This page contains reflections from all the team members regarding hardships they faced during our project's lifetime.
Kayla Hopple
One
problem I had while developing this website was trying to make the background
appear throughout the entire webpage without any white bars sticking out of it.
I tried various CSS codes to adjust the size and position of the image, but it
always led to white bars sticking out of the top and bottom no matter what. I
then turned to ChatGPT for a solution, and it told me to adjust the margins in
the body. I even had some problems making sure the text fit in the buttons,
especially when I tried to adjust the size of both the buttons and the text,
which I also contacted ChatGPT about, and it told me to adjust the size of the
text and the padding, height, and width of the buttons to fit the text in the
buttons.
Another problem was trying to make the word cloud have more
relevant data. I tried to look for ways I could get rid of unnecessary words
like "I," "an," "the," or "of," among others by trying to see if I could remove
them within Antconc, but I could not find a way and then tried looking up ways
to make it work. Using what I learned from there, I tried to find the
suggestions within Antconc but had difficulty looking for them despite following
the directions. Finally, I decided to make a whole new XML text corpus with the
mentioned words removed with the "Find and Replace" feature by searching for
each word and replacing it with a space.
What I thought we could do
differently, other than making the AI work properly, is provide more visuals
about data from different games, especially word clouds about the most frequent
words. Other than that, we thought our website looked pretty well-made.
Alyssa Hopple
As we
worked on our project together, I faced some hardships with some of the tasks
required for the completion of our semester project. As an assistant programmer,
the hardest thing I did was use Regex to convert TXT to XML after the text had
been extracted from the HTML pages of the ACE ATTORNEY Wiki. I had tried to use
different kinds of Regex code, including some new Regex codes we have never
learned in this class, to try to wrap around each line, marked by a specific
character who said that line. Many parts of the TXT extracted from the Wiki
includes "i" and "Leads to" elements, which I had a hard time getting rid of.

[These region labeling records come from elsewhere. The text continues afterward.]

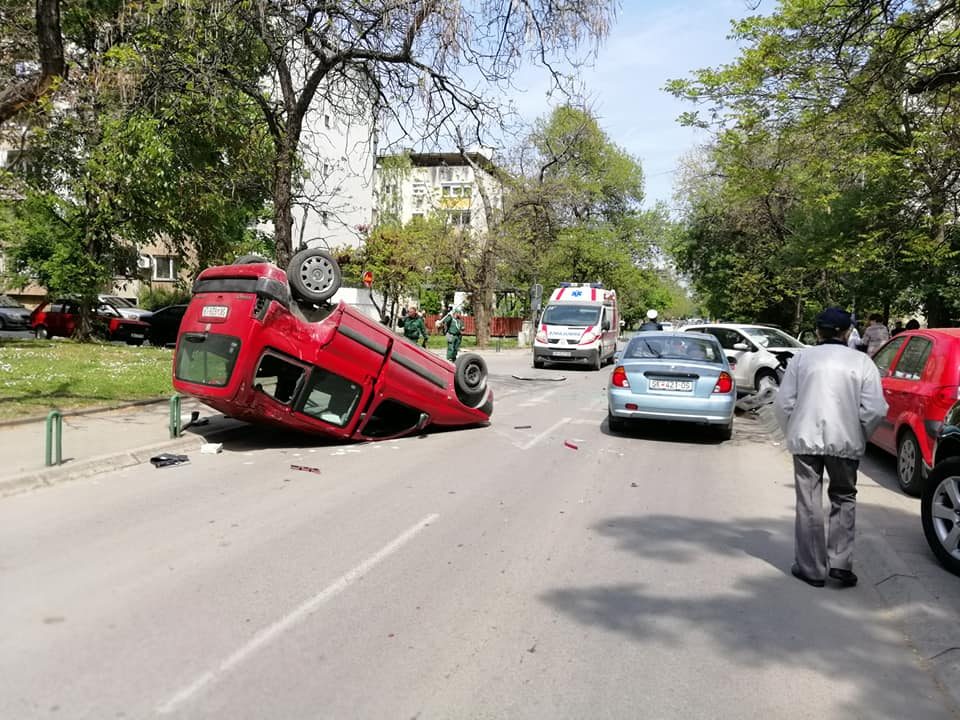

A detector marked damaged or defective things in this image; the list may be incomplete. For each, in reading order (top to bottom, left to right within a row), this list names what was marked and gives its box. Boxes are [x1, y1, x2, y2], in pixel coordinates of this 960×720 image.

overturned red car [171, 248, 496, 438]
broken plastic piece [151, 452, 190, 470]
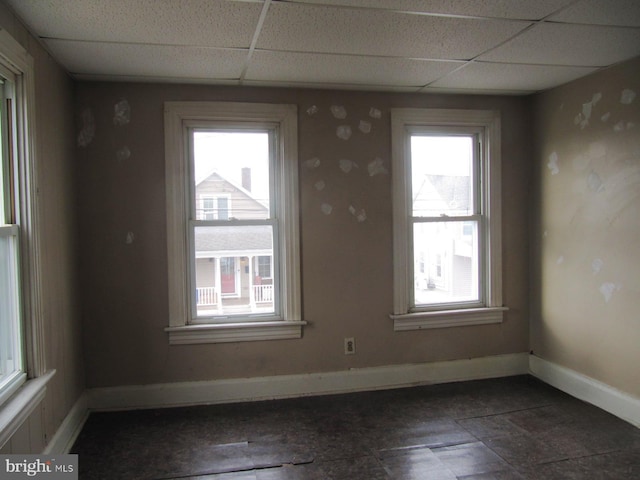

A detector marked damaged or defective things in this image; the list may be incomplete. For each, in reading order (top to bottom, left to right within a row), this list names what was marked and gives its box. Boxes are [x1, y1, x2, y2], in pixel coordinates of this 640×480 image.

peeling paint patch [113, 99, 131, 125]
peeling paint patch [77, 108, 95, 147]
peeling paint patch [368, 158, 388, 177]
peeling paint patch [600, 282, 620, 304]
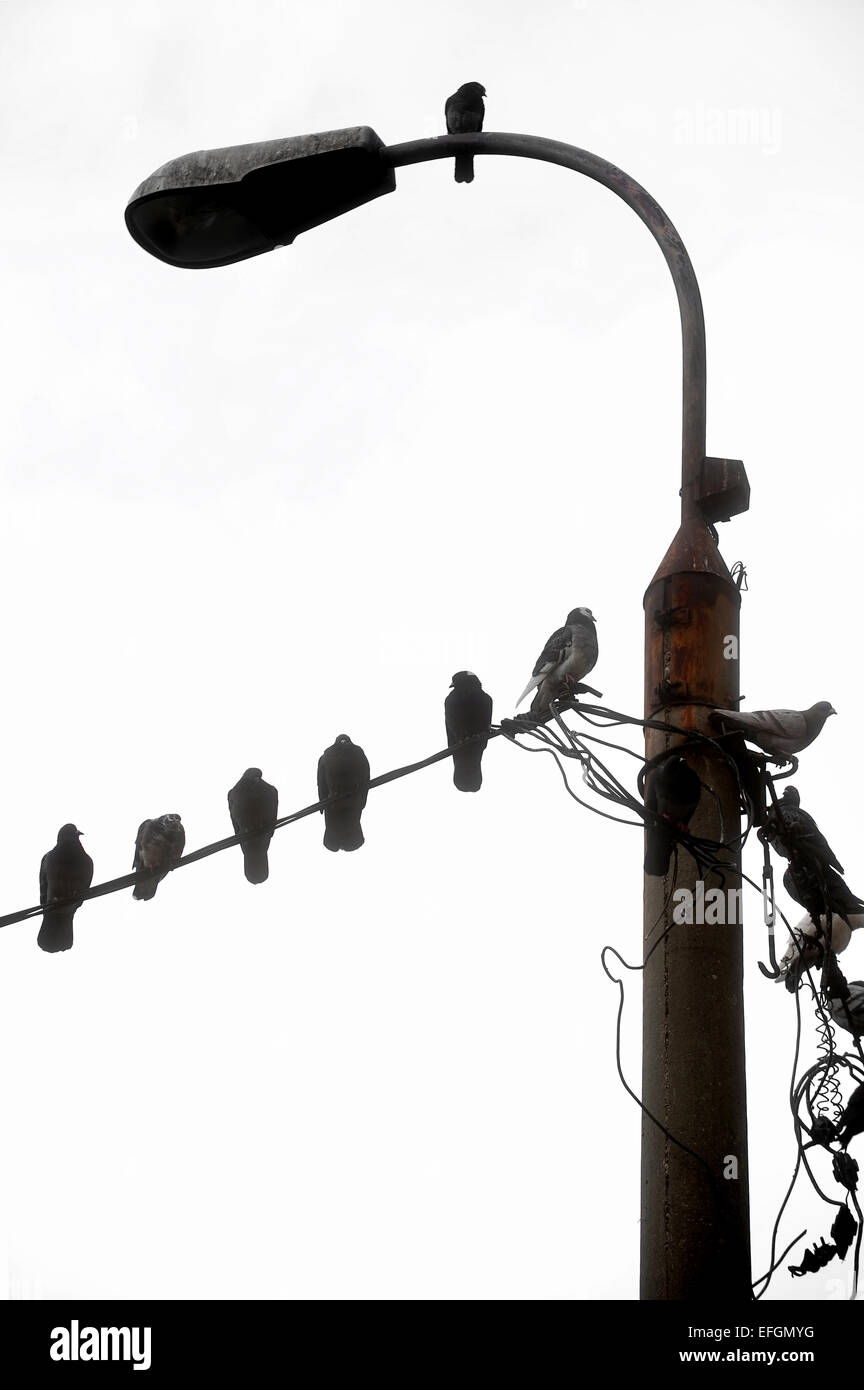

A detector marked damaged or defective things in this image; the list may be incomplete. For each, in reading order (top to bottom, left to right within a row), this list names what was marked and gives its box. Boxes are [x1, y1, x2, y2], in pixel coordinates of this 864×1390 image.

rusty street lamp [126, 122, 748, 1304]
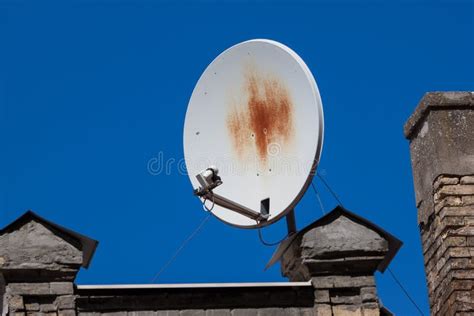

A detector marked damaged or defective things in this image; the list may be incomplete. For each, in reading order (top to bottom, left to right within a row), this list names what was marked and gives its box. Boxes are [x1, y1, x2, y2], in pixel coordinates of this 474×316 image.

rusty satellite dish [183, 39, 324, 228]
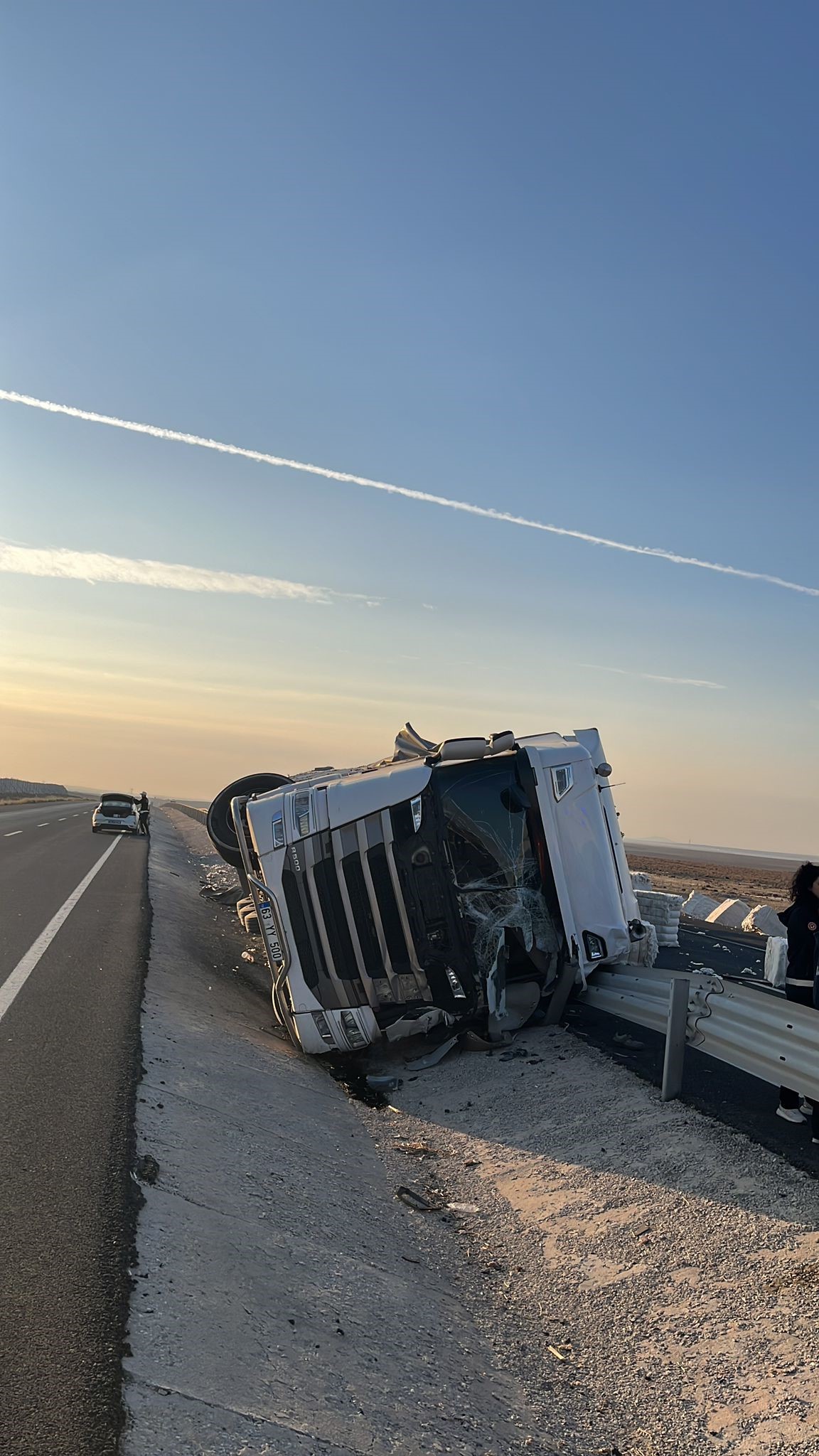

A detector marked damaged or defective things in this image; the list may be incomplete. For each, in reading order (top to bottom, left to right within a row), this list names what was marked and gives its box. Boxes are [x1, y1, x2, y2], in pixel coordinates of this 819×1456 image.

overturned white truck [205, 728, 644, 1059]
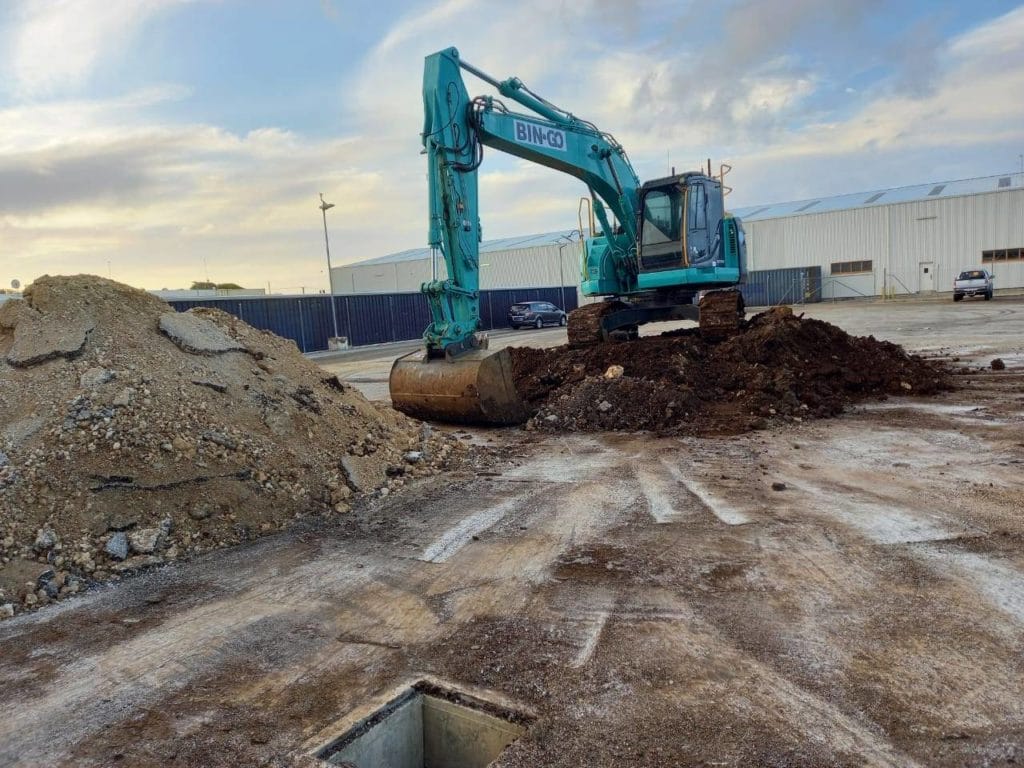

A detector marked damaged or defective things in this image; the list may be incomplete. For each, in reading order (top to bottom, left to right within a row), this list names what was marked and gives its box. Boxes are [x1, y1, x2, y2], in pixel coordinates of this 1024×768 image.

broken concrete chunk [5, 308, 94, 368]
broken concrete chunk [160, 312, 248, 356]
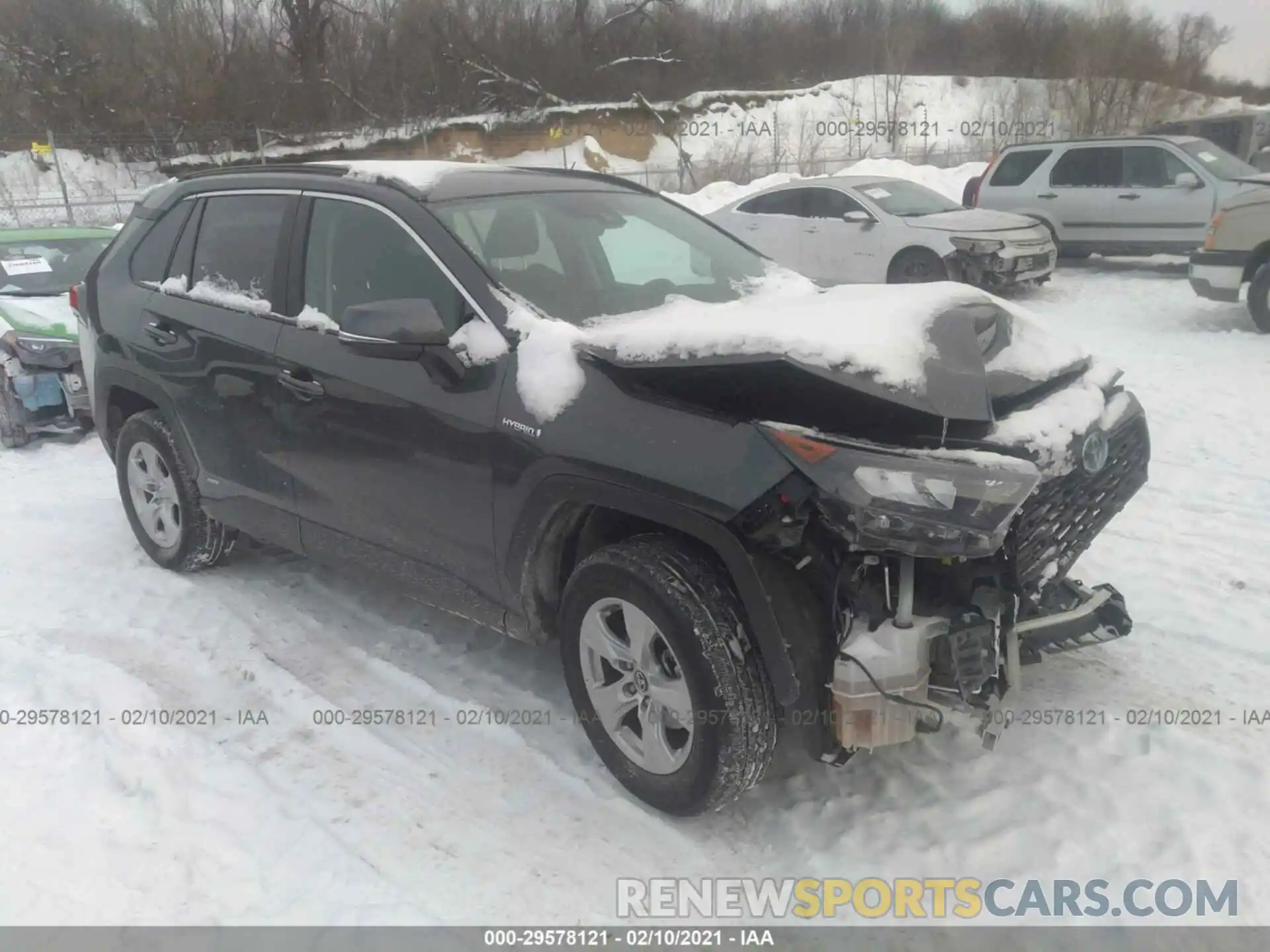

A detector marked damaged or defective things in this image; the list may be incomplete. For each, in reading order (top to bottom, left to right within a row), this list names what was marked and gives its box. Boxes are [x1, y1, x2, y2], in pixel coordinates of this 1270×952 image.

crumpled hood [909, 209, 1046, 236]
crumpled hood [0, 298, 77, 348]
damaged front end [736, 401, 1153, 762]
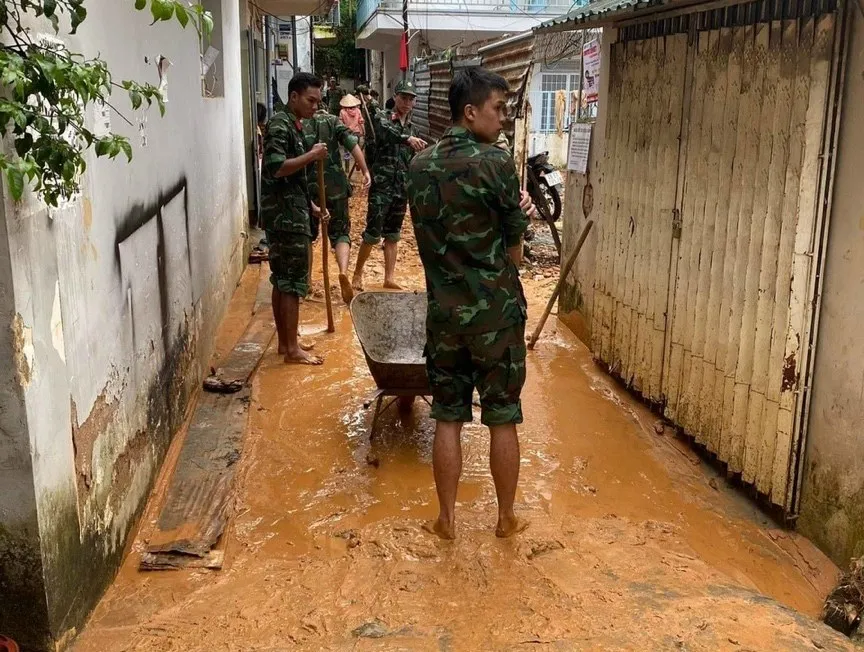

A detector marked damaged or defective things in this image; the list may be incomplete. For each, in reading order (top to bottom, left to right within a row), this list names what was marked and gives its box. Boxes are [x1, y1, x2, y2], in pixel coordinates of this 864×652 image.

rusty metal gate [592, 0, 840, 512]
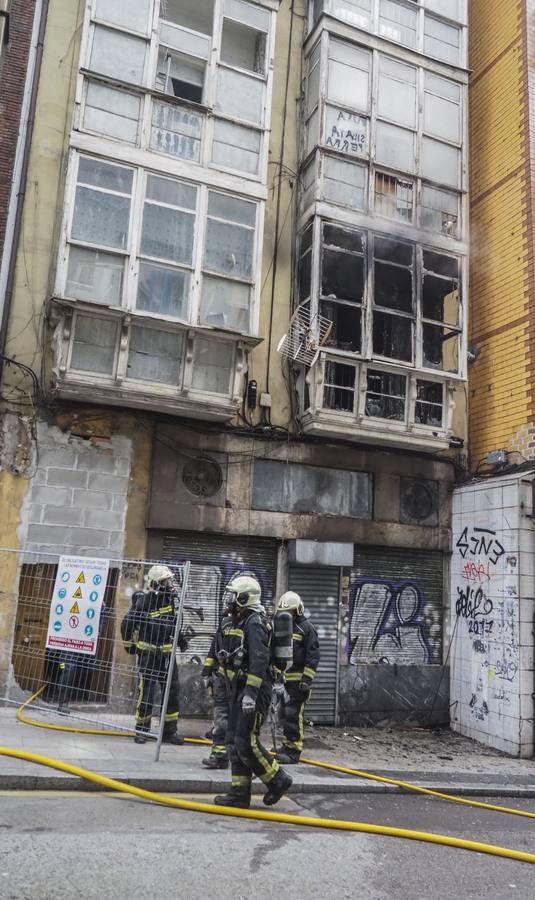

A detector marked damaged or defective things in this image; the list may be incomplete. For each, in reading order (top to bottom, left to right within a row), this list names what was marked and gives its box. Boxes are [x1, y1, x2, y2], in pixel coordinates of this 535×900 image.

burned window [298, 222, 314, 300]
burned window [320, 223, 366, 354]
charred window frame [320, 223, 366, 354]
burned window [372, 236, 414, 362]
charred window frame [372, 239, 414, 366]
charred window frame [420, 248, 462, 370]
burned window [422, 250, 460, 370]
burned window [322, 360, 356, 414]
charred window frame [320, 360, 358, 414]
burned window [366, 370, 408, 422]
burned window [414, 376, 444, 426]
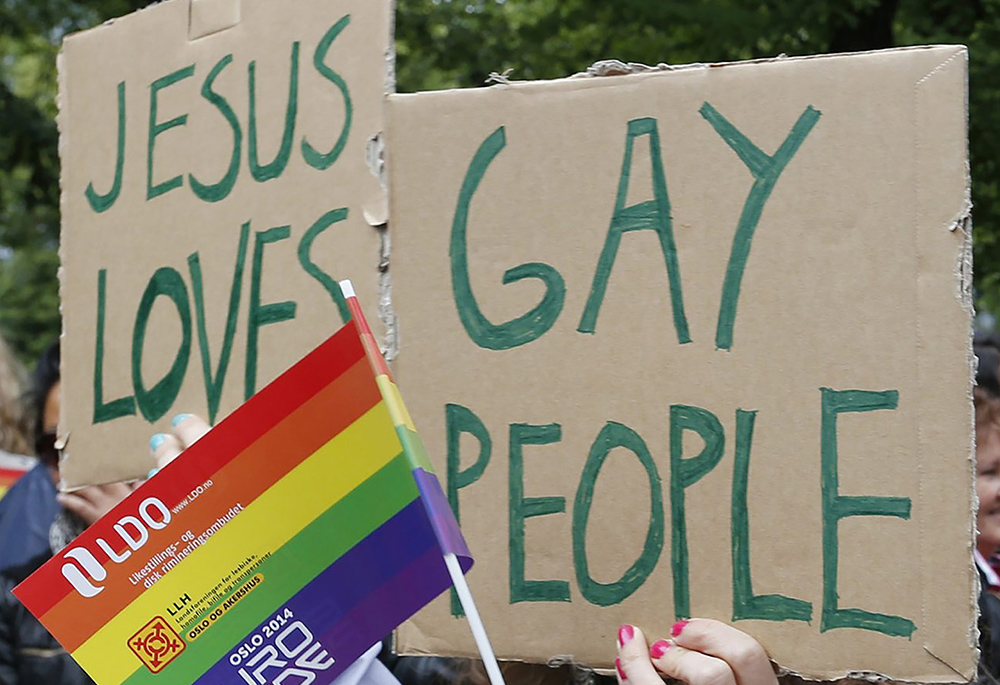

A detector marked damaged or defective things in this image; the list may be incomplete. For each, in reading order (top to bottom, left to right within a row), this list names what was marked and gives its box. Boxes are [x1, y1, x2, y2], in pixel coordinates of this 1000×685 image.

torn cardboard [54, 0, 390, 486]
torn cardboard [386, 46, 972, 680]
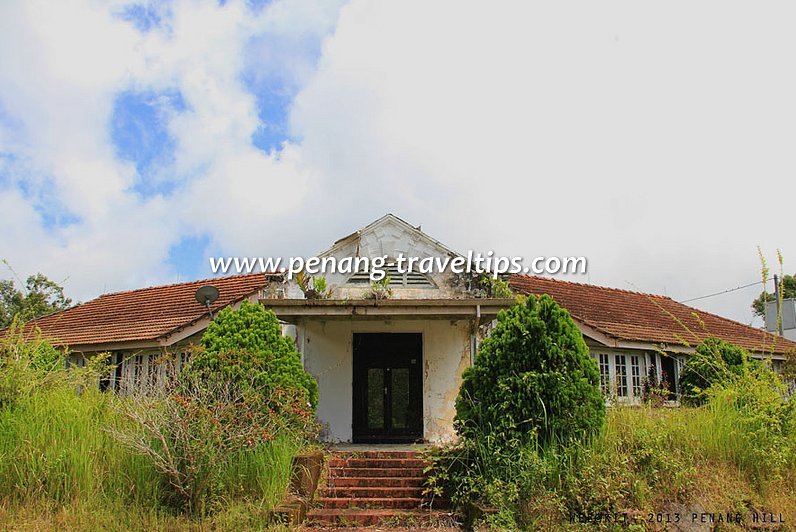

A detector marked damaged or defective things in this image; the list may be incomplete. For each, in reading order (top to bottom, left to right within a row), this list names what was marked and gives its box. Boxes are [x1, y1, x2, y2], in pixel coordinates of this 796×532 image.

rusty red staircase [306, 450, 454, 524]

With the assistance of Reece, as well as our professor, I have gotten less bugs
as I utilized the right Regex codes for this portion of the semester project.
Another hardship I faced is tinkering with the PyVis used to highlight
frequent terms said by all characters, which was a Jupyter notebook originally
written by our professor. I attempted to adapt that Jupyter notebook into our
research, but I received undesirable programming results. However, Reece decided
to take the helm and come up with a different graph with a similar evaluation,
which is the most frequent terms said by Phoenix Wright himself.
Reece Cullen
For me, the biggest
obstacle ended up being training the TensorFlow model to generate text. It
involved so much fenagling with the example code to get it to work with our
data, and then so long to train, that I kind of gave up on improving that model
to try and generate something cohesive. I don't think that's a big loss,
however, as the larger problem (I believe at least) is in our data. Everything
is a bit too same-y, so when I would try to make the model less creative, it
would just generate a bunch of super common words, like 'the', 'and', 'for',
nothing unique to the Ace Attorney franchise. I wish I had chronicled all the
generations I did more!
Something I ended up doing for one of our
visualizations was creating a sub-folder in our text corpus containing only the
chapters of the first game. An interesting avenue we could've followed
would be to create similar folders for all the games, and done analysis on each
game separately then compared our results. However, this would've been an
arduous process, not even I, a huge Ace Attorney fan, could do this without
checking back and forth with the wiki over and over again. I didn't want to do
this as it would've felt unnatural to me. If we had more time and a larger
visualization/analysis quota I definitely would've done it.